Close
Updated:

New York Executrix Ordered to Return Estate Funds

New York estate planning lawyers are often tasked with advising their clients as to how to choose the proper people to administer their estates. The people they designate are put in positions of immense trust and responsibility. Whether the client is designating an executor/executrix, a trustee, or a power of attorney, the client must exercise extreme caution as to whom they entrust with these duties.

In many cases, the natural choices for these estate administration positions are the family members of the decedent. After all, the decedent’s family members are most likely to be in touch with the decedent’s wishes and to have an idea as to the decedent’s assets. It is not uncommon, however, for a decedent’s own family member to abuse his or her position of power over the estate administration. As the following case demonstrates, impropriety is always possible where there is a financial gain at stake, even amongst family.

In re Goodwin, NYLJ, Apr. 10, 2012, at 31 (Sur. Ct. Suffolk County) involves a dispute between a brother and sister over the administration of their mother’s will. Mildred Goodwin, the decedent, appointed her daughter, Maureen Burns, as executrix of her estate and executed a durable power of attorney to entrust Burns with acting in the best interest of the estate’s finances. Before Mildred Goodwin died, Burns opened several bank accounts that were jointly titled in hers and Mildred’s names. Burns consulted a New York elder law estate planning attorney to help execute an inter vivos transfer of estate assets from Mildred’s estate to the jointly titled bank accounts. The transfers were characterized as gifts, and there was little doubt that Burns was to be the sole beneficiary of the funds.
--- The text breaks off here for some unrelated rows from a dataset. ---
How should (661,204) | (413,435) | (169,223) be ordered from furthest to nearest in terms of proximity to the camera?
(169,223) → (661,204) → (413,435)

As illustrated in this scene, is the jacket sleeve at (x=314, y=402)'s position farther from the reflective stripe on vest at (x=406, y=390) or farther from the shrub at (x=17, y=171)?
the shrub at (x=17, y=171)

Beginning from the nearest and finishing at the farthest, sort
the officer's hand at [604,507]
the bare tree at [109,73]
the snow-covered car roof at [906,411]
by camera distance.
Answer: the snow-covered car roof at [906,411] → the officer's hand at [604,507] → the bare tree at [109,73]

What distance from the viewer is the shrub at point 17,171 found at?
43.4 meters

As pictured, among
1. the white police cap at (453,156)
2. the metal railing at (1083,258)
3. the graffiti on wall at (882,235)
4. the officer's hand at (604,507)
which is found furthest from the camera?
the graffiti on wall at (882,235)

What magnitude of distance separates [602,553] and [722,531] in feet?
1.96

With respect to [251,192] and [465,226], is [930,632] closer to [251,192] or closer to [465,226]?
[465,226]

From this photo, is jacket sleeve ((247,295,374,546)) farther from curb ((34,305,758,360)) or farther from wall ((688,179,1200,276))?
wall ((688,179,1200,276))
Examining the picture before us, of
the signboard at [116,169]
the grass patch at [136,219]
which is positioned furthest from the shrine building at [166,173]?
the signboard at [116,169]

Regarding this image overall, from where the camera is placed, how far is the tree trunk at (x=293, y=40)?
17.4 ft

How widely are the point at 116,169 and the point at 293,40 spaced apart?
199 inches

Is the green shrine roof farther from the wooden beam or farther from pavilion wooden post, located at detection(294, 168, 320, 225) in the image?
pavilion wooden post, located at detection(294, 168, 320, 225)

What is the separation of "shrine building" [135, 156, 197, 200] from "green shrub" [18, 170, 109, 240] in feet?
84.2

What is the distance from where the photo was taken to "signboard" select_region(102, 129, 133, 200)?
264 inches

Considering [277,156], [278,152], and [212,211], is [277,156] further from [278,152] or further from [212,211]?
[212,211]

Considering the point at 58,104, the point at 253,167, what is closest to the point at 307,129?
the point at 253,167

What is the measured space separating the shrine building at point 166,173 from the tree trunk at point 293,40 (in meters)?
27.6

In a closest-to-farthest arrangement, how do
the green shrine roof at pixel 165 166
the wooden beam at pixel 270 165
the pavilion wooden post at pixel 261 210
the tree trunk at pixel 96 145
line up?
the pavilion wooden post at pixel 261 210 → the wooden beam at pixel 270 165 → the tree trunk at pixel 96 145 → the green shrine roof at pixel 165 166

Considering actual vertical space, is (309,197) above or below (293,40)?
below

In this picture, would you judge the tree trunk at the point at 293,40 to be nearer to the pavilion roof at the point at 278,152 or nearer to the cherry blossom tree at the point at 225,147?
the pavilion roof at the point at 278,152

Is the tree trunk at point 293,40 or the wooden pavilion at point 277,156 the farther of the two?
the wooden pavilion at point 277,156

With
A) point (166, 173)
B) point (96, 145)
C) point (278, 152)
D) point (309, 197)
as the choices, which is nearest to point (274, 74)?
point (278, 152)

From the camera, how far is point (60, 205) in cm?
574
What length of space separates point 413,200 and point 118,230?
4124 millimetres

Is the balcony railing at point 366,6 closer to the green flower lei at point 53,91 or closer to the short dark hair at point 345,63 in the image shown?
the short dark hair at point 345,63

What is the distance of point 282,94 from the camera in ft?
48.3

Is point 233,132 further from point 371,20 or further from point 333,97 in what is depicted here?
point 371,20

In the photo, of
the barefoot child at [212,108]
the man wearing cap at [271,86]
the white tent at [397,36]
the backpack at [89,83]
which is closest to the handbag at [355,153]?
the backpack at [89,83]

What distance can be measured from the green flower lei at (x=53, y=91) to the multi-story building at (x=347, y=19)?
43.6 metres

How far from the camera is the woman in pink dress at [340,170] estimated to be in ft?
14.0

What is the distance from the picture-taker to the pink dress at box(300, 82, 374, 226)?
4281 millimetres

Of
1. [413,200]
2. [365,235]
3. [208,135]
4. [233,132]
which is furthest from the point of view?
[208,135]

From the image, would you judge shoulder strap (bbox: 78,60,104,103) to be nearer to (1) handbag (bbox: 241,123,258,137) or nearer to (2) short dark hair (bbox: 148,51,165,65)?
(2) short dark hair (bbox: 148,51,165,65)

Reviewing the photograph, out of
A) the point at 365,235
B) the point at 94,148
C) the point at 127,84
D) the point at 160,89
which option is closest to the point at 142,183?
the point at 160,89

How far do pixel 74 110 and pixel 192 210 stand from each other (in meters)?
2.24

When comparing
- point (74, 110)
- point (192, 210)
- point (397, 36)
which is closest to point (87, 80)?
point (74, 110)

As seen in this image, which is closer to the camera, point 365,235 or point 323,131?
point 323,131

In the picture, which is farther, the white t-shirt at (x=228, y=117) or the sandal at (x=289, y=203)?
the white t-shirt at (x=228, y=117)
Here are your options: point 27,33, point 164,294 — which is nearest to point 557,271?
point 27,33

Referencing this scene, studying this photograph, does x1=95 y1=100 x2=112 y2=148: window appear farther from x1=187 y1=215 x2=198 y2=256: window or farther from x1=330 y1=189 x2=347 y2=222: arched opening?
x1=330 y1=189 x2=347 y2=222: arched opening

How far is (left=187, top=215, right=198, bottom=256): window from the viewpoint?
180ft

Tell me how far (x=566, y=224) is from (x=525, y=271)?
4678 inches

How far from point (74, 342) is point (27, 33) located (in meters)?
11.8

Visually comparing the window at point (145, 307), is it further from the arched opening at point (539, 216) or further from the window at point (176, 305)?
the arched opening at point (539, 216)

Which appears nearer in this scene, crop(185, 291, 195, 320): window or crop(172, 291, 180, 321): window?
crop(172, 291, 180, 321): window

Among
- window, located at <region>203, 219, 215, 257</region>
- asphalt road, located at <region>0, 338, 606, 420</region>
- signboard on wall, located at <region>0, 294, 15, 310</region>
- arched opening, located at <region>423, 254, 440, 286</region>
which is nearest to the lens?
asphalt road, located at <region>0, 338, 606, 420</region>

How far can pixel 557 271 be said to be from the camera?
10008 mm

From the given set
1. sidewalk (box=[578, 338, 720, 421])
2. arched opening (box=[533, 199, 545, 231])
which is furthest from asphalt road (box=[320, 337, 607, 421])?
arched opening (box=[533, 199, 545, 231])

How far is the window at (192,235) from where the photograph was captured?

Sensing impropriety, Mildred Goodwin’s son and Burns’ brother, Robert Goodwin, filed a petition with the Suffolk County Surrogates Court to compel Burns, as executrix of the Goodwin estate, to disclose the assets and affairs of the estate. Included with Robert’s petition was the contention that Mildred Goodwin was suffering from dementia at the time the inter vivos gifts were executed. Robert submitted medical records as evidence of his contention. He also contended that the purpose of the wealth transfers were to help Mildred qualify for certain government programs, and that Burns’ access to the funds before the decedent’s death was inconsistent with a Family Agreement they had previously executed. The Agreement, signed by Burns, expressly stated that the same funds were to be dispersed as part of the decedent’s will, and not inter vivos.

The Surrogates Court agreed. The Court noted the long standing principle that one who has power of attorney initiating inter vivos transfers to him- or herself is presumed to be acting with impropriety unless he or she can overcome the presumption with a showing that the principal was of sound mind and had the requisite intent to make the gift. Additionally, the purpose of any such gift may not be for the financial benefit of the attorney in fact. The gift must further some type of financial, estate, or tax plans.

Here, Maureen Burns was the attorney in fact. There was evidence that Burns initiated the gift transfers for personal gain, all while Mildred Goodwin was not of sound mind to object to the transfers. Evidence rules barred Burns from testifying on her behalf because Mildred Goodwin was no longer alive to either corroborate or contravene Burns’ account of Mildred’s capacity and intent at the time of the gifts. Accordingly, the Surrogates Court entered summary judgment on behalf of the petitioner, and the funds were returned to the estate.

New York estate planners see a similar refrain all too often; not even family can be trusted sometimes.